La famiglia di Sofia, già provata dal dramma della sua scomparsa, si trova ora a fare i conti con il ritardo del rimpatrio, aggravato dall’inefficienza dell’assicurazione stipulata dal Politecnico di Milano per gli studenti partecipanti al programma Erasmus. Fiorella Barillà, zia della ragazza, ha dichiarato all’agenzia Adnkronos: “La società Europe Assistance ha mantenuto i familiari in attesa di notizie, rispondendo a tutte le nostre chiamate con un ‘Vi richiamiamo noi tra dieci minuti’. Chiamate che non sono mai arrivate”.
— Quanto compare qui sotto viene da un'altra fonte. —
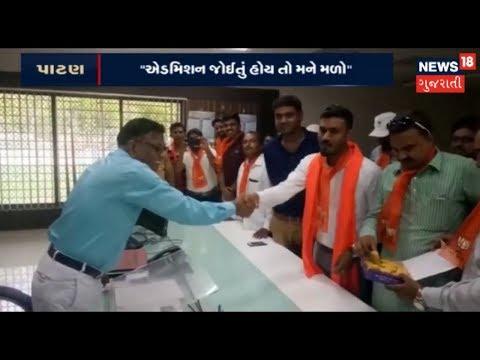 North Gujarat University Senate Member Says: Contact Me To Pass The Examination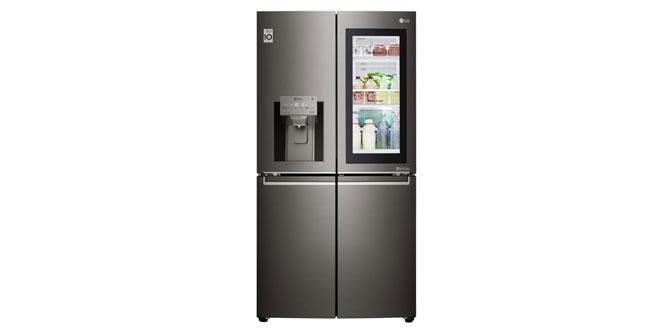 LG'den Ramazan kampanyası:Buzdolaplarında 2 bin TL indirim…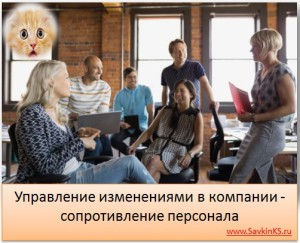 Управление изменениями в компании - сопротивление персонала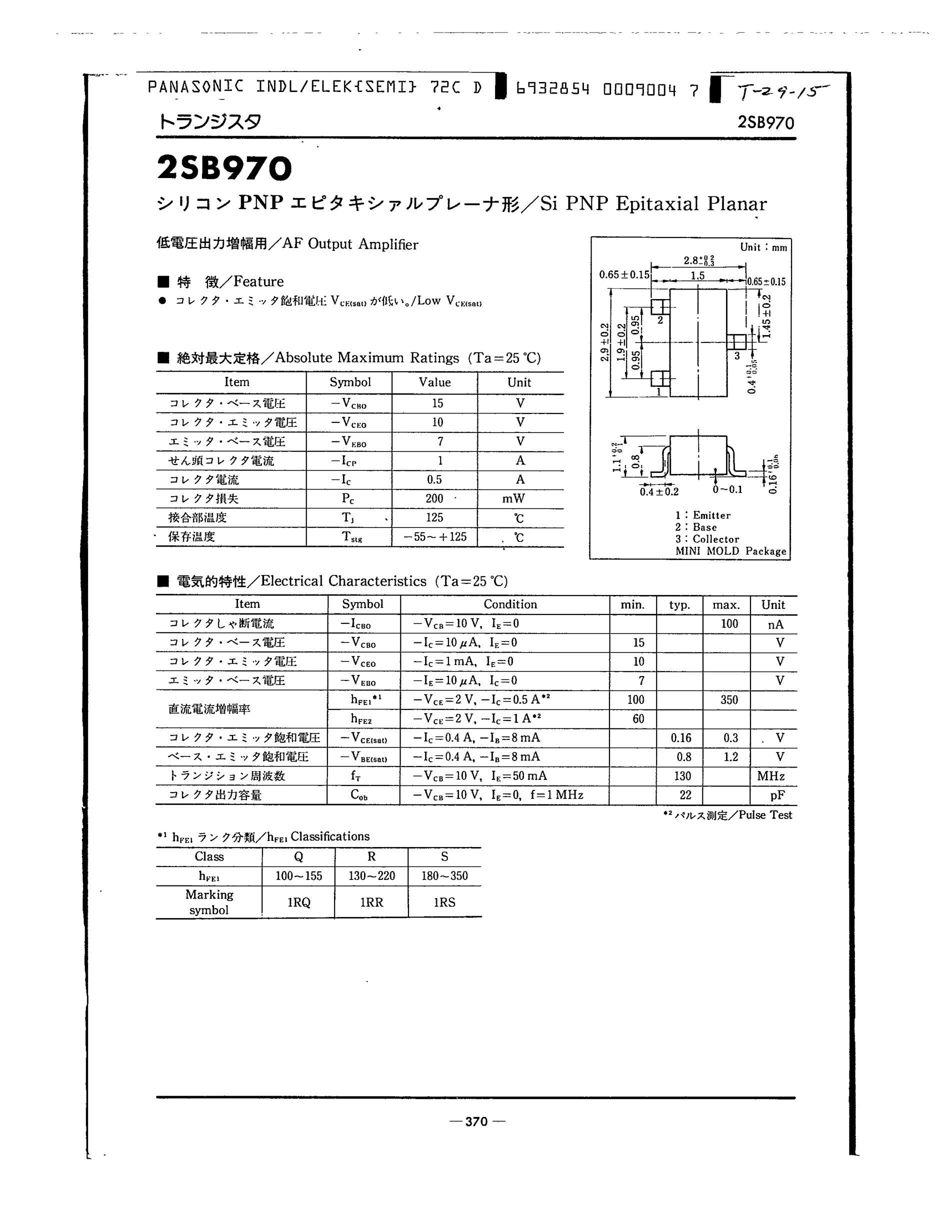 2SB970's pdf picture 1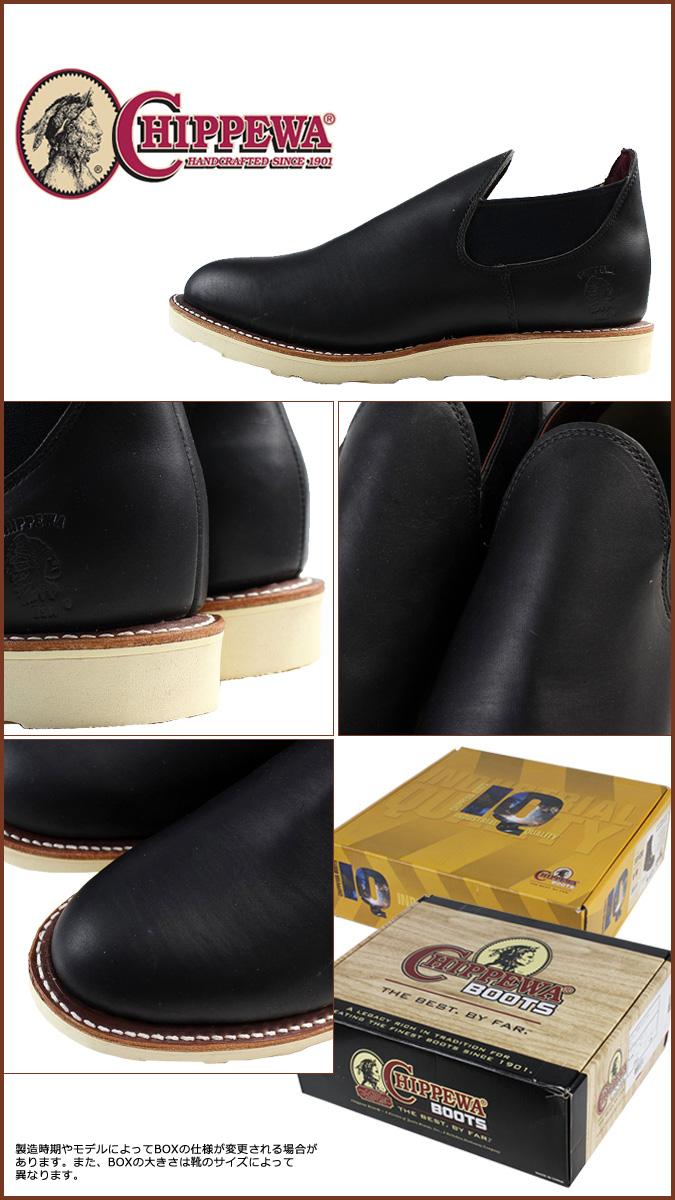 [黑色] [卖出]-奇珀瓦奇珀瓦罗密欧罗密欧 E 明智皮革男装 95590 24020 说戈尔皮靴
“Anche il consolato impotente”
Secondo quanto raccontato dalla zia, la famiglia non ha mai ricevuto un numero diretto o il nome di una persona incaricata del caso di Sofia. “Siamo stati di volta in volta rimandati da un centralino a un operatore al quale dovevamo spiegare di nuovo tutto – spiega –. Anche le pressioni esercitate dal Consolato fino a ieri pomeriggio sono state inutili”. Di fronte a questa situazione, la famiglia ha deciso di prenotare autonomamente un posto per Sofia su un aereo cargo giovedì 11, affermando: “Sosterremo tutte le spese di tasca nostra e ci riserviamo di adire le vie legali nei confronti dell’assicurazione”.
Un aiuto dalla Regione Siciliana
Il presidente della Regione Siciliana, Renato Schifani, ha offerto supporto attivando un fondo destinato a questo tipo di eventi nel caso in cui l’assicurazione non provvedesse a risarcire la famiglia. La speranza è quella di riuscire a ridurre ulteriormente i tempi del rientro.
“Grazie all’interessamento del Consolato e del ministro di Grazia e giustizia portoghese stiamo cercando di accelerare i tempi per i documenti necessari per far rientrare Sofia e speriamo di poter anticipare il suo rientro a martedì 9”, ha dichiarato la zia. “Adesso il nostro solo desiderio è che tutti gli amici, i compagni di scuola e le persone che stanno partecipando al nostro dolore possano riabbracciare Sofia il prima possibile”.